Fahreignungsabklärung. Nachdem der Beschwerdeführer sich einer Fahreignungsabklärung unterzogen hat, ist sein aktuelles und praktisches Interesse an der Beschwerde dahingefallen. Der gestützt auf das Gutachten angeordnete Führerausweisentzug ist selbständig anfechtbar. Eine rechtzeitige Überprüfung in ähnlich gelagerten Fällen ist nicht ausgeschlossen (E. 2). Bei summarischer Betrachtung erscheinen die Zweifel an der Fahreignung des Beschwerdeführers als ausreichend für die Anordnung einer Fahreignungsabklärung (E. 3). Abschreibung zufolge Gegenstandslosigkeit.
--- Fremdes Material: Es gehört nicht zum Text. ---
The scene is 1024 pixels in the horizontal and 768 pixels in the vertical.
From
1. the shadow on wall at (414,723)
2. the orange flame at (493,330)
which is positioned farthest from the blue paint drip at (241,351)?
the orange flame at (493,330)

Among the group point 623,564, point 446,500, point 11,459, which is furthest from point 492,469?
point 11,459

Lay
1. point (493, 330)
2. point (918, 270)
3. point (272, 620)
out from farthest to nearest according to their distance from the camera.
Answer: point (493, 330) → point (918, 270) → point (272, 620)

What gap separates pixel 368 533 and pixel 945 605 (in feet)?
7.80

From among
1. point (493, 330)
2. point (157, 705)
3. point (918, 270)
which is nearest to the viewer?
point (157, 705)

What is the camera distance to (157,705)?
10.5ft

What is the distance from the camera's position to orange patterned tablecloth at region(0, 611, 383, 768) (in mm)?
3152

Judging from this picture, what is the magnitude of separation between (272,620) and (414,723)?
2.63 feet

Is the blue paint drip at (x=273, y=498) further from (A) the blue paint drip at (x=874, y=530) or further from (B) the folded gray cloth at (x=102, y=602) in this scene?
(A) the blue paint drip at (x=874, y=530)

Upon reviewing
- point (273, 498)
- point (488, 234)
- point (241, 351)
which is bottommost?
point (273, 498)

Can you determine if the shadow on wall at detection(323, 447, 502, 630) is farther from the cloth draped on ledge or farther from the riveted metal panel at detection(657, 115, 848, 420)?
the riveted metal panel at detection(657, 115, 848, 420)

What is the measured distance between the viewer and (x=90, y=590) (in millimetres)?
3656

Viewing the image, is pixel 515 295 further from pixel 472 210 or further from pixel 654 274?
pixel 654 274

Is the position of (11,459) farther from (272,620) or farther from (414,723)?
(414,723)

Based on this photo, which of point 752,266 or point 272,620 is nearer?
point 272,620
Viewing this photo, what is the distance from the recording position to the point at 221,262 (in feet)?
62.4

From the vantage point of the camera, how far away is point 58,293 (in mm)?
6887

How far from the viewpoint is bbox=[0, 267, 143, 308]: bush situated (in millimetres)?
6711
  Stichworte: AKTUELLES PRAKTISCHES INTERESSE GEGENSTANDSLOSIGKEIT KOSTENAUFLAGE LEGITIMATION

Rechtsnormen: Art. 15d Abs. I SVG § 21 Abs. I VRG

Publikationen: - keine - Gewichtung: (1 von hoher / 5 von geringer Bedeutung) Gewichtung: 4

Verwaltungsgericht des Kantons Zürich 1. Abteilung

VB.2024.00148

Verfügung

des Einzelrichters

vom 4. Februar 2025

Mitwirkend: Verwaltungsrichter Peter Sprenger, Gerichtsschreiberin Nicole Rubin.

In Sachen

A,

vertreten durch RA B,

Beschwerdeführer,

gegen

Strassenverkehrsamt des Kantons Zürich,

Beschwerdegegner,

betreffend Fahreignungsabklärung,

hat sich ergeben:

I.  

Das Strassenverkehrsamt des Kantons Zürich ordnete gegenüber A mit Verfügung vom 25. September 2023 gestützt auf Art. 14 und 15d Abs. 1 des Strassenverkehrsgesetzes vom 19. Dezember 1959 (SVG) sowie Art. 28a der Verordnung über die Zulassung von Personen und Fahrzeugen zum Strassenverkehr vom 27. Oktober 1976 (VZV) die Abklärung der Fahreignung bei einem Arzt bzw. einer Ärztin der Anerkennungsstufe 4 an. Diese Anordnung verband es mit der Anordnung, dass das Gutachten innert zwei Monaten eingereicht werden müsse. Nach unbenutztem Ablauf der Frist werde vom tatsächlichen Vorhandensein des vermuteten Fahreignungsmangels ausgegangen und es werde ohne weiteres rechtliches Gehör der definitive Sicherungsentzug des Führerausweises auf unbestimmte Zeit verfügt. Dem Lauf der Rekursfrist und der Einreichung eines Rekurses entzog es die aufschiebende Wirkung.

II.  

Dagegen gelangte A mit Rekurs an die Sicherheitsdirektion des Kantons Zürich und beantragte die Aufhebung der angefochtenen Verfügung. Mit Entscheid vom 15. Februar 2024 wies die Sicherheitsdirektion den Rekurs ab.

III.  

Hierauf gelangte A mit Beschwerde vom 18. März 2024 an das Verwaltungsgericht des Kantons Zürich und beantragte unter Kostenund Entschädigungsfolgen die Aufhebung des Rekursentscheids. In verfahrensrechtlicher Hinsicht beantragte er sodann die Wiederherstellung der aufschiebenden Wirkung.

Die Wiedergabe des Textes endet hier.